### TEXT BLOCK

The latest avian flu outbreak has wiped out millions of egg-laying hens...

According to Expana, an institution that monitors egg prices, 15% of the nation's egg-laying hens have been culled in the past four months.

With far fewer hens to go around, supply is suddenly tight... and wholesale prices are soaring.

The price for a dozen eggs averaged $2.25 last fall. It now sits above $8 per dozen.

Said another way, we're experiencing a shocking 255% increase in egg prices.

As big as the supply glut is, it still shouldn't cause this much of a price shock. And some lawmakers and consumer advocates are casting the blame elsewhere...

Experts are taking a hard look at major egg producers like Cal-Maine Foods (CALM)...

Cal-Maine is the biggest egg producer in the U.S., with more than a 20% market share. To say it has been doing well lately is an understatement...

In the quarter ended November 2024, revenue was up 82% year over year. Net income shot more than 1,100% higher.

### Source data
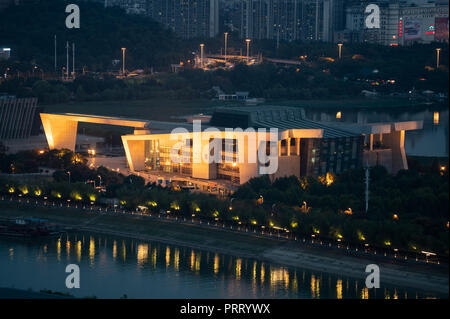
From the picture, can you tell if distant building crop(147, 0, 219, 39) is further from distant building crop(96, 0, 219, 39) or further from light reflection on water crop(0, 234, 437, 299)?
light reflection on water crop(0, 234, 437, 299)

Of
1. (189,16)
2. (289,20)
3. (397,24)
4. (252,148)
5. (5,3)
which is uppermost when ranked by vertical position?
(5,3)

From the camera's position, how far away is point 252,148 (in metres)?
21.1

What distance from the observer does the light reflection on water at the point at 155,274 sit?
1515 centimetres

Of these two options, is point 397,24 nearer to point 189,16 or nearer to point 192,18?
point 192,18

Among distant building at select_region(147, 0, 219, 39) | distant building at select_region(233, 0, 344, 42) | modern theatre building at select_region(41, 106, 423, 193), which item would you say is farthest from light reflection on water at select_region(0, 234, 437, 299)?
distant building at select_region(233, 0, 344, 42)

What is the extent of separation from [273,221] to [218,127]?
6.04 metres

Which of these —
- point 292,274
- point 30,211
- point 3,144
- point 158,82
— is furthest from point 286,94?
point 292,274

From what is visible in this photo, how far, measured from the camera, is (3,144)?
26.6 meters

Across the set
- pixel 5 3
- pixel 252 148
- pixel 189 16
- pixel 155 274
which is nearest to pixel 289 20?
pixel 189 16

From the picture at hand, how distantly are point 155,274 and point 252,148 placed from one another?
18.1ft

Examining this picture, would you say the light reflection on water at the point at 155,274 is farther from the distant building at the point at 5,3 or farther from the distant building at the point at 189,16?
the distant building at the point at 189,16

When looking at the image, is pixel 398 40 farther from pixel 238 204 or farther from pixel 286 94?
pixel 238 204

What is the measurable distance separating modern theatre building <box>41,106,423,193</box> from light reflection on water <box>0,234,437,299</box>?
374cm

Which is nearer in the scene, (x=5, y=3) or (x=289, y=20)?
(x=5, y=3)
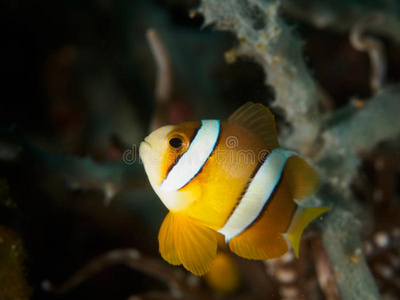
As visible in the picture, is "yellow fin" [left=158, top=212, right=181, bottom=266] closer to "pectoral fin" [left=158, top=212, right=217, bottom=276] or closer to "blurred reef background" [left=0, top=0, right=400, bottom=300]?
"pectoral fin" [left=158, top=212, right=217, bottom=276]

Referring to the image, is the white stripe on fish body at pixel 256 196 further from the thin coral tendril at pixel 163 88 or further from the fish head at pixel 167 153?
the thin coral tendril at pixel 163 88

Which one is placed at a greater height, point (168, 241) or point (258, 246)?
point (258, 246)

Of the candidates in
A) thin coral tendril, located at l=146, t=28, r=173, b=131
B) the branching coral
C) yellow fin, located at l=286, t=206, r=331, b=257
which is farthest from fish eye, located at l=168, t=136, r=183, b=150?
thin coral tendril, located at l=146, t=28, r=173, b=131

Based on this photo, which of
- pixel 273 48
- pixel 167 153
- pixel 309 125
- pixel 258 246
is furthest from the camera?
pixel 309 125

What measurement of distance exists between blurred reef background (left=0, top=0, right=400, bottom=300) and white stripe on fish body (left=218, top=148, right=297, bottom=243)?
0.38 meters

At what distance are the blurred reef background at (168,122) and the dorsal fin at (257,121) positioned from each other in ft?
0.86

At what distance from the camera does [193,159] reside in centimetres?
105

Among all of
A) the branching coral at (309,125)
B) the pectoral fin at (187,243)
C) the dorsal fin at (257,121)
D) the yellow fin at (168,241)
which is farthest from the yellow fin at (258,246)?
the branching coral at (309,125)

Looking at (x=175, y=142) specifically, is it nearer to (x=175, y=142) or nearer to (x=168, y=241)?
(x=175, y=142)

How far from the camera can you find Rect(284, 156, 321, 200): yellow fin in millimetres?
1188

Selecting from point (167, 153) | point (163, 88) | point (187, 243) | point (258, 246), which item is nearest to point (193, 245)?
point (187, 243)

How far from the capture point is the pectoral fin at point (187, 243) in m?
1.10

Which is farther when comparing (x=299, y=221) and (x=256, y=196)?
(x=299, y=221)

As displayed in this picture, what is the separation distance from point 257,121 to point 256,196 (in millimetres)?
265
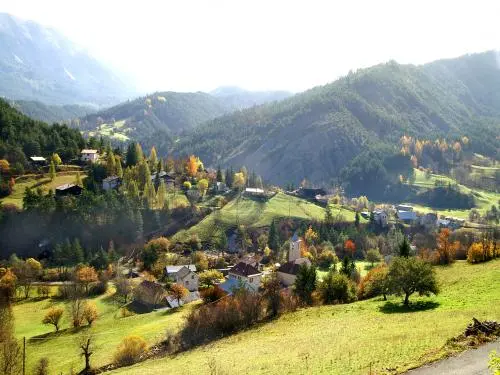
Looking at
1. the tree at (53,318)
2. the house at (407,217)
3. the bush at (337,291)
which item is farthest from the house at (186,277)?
the house at (407,217)

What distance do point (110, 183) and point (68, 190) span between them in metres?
13.9

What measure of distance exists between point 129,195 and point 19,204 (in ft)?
98.2

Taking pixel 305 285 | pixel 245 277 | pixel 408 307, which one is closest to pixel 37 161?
pixel 245 277

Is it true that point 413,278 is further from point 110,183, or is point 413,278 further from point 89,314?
point 110,183

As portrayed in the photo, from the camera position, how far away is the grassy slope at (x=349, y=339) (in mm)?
32719

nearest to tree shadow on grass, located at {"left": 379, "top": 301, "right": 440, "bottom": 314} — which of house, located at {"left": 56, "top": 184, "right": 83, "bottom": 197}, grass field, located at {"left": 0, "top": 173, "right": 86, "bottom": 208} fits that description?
house, located at {"left": 56, "top": 184, "right": 83, "bottom": 197}

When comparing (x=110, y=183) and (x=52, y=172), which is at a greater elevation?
(x=52, y=172)

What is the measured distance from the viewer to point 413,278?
50.7 m

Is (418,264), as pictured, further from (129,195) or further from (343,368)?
(129,195)

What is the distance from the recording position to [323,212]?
167750mm

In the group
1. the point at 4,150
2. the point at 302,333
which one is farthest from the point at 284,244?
the point at 4,150

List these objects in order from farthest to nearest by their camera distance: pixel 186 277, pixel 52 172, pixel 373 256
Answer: pixel 52 172, pixel 373 256, pixel 186 277

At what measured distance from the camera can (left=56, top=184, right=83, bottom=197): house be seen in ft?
429

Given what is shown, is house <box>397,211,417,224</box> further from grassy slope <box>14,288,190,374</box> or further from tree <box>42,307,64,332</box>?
tree <box>42,307,64,332</box>
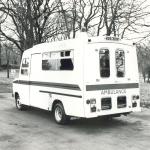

### GIVEN TASK 1
Answer these from the egg price text, one answer per line:
(a) According to Expana, what share of the nation's egg-laying hens has been culled in the past four months?
(b) What was the average price for a dozen eggs last fall?
(c) What market share does Cal-Maine hold in the U.S.?
### GIVEN TASK 2
Please reproduce, word for word, the part of the egg price text that begins at the words "With far fewer" and stops after the words "is an understatement...".

### EXPECTED OUTPUT 1
(a) 15%
(b) $2.25
(c) More than 20%

### EXPECTED OUTPUT 2
With far fewer hens to go around, supply is suddenly tight... and wholesale prices are soaring.

The price for a dozen eggs averaged $2.25 last fall. It now sits above $8 per dozen.

Said another way, we're experiencing a shocking 255% increase in egg prices.

As big as the supply glut is, it still shouldn't cause this much of a price shock. And some lawmakers and consumer advocates are casting the blame elsewhere...

Experts are taking a hard look at major egg producers like Cal-Maine Foods (CALM)...

Cal-Maine is the biggest egg producer in the U.S., with more than a 20% market share. To say it has been doing well lately is an understatement...